WORK INSTRUCTION:
Reproduce the data word for word, keeping every line complete.

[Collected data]
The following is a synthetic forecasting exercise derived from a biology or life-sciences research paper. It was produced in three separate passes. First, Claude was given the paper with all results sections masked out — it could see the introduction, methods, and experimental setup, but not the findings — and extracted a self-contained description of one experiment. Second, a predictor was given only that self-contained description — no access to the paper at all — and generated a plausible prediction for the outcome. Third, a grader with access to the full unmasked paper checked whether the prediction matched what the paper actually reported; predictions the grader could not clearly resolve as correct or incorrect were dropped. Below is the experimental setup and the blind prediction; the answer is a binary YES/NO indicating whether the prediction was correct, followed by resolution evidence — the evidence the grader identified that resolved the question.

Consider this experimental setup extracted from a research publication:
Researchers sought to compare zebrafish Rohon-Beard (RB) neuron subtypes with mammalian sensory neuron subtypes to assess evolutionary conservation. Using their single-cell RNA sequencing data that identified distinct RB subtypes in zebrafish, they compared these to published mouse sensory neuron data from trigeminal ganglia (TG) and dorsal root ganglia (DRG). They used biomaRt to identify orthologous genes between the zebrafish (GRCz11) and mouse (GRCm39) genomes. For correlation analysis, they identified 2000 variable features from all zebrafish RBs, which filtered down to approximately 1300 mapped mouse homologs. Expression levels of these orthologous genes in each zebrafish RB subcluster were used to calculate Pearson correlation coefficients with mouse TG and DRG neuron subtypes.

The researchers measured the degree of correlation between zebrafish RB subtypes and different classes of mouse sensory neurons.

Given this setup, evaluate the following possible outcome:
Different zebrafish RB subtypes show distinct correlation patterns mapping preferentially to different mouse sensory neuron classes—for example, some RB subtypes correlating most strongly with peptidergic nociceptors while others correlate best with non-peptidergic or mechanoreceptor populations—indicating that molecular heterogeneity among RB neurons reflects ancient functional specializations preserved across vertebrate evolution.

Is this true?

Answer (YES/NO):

EXERCISE RESULT:
The following is a synthetic forecasting exercise derived from a biology or life-sciences research paper. It was produced in three separate passes. First, Claude was given the paper with all results sections masked out — it could see the introduction, methods, and experimental setup, but not the findings — and extracted a self-contained description of one experiment. Second, a predictor was given only that self-contained description — no access to the paper at all — and generated a plausible prediction for the outcome. Third, a grader with access to the full unmasked paper checked whether the prediction matched what the paper actually reported; predictions the grader could not clearly resolve as correct or incorrect were dropped. Below is the experimental setup and the blind prediction; the answer is a binary YES/NO indicating whether the prediction was correct, followed by resolution evidence — the evidence the grader identified that resolved the question.

Consider this experimental setup extracted from a research publication:
Researchers sought to compare zebrafish Rohon-Beard (RB) neuron subtypes with mammalian sensory neuron subtypes to assess evolutionary conservation. Using their single-cell RNA sequencing data that identified distinct RB subtypes in zebrafish, they compared these to published mouse sensory neuron data from trigeminal ganglia (TG) and dorsal root ganglia (DRG). They used biomaRt to identify orthologous genes between the zebrafish (GRCz11) and mouse (GRCm39) genomes. For correlation analysis, they identified 2000 variable features from all zebrafish RBs, which filtered down to approximately 1300 mapped mouse homologs. Expression levels of these orthologous genes in each zebrafish RB subcluster were used to calculate Pearson correlation coefficients with mouse TG and DRG neuron subtypes.

The researchers measured the degree of correlation between zebrafish RB subtypes and different classes of mouse sensory neurons.

Given this setup, evaluate the following possible outcome:
Different zebrafish RB subtypes show distinct correlation patterns mapping preferentially to different mouse sensory neuron classes—for example, some RB subtypes correlating most strongly with peptidergic nociceptors while others correlate best with non-peptidergic or mechanoreceptor populations—indicating that molecular heterogeneity among RB neurons reflects ancient functional specializations preserved across vertebrate evolution.

Is this true?

Answer (YES/NO):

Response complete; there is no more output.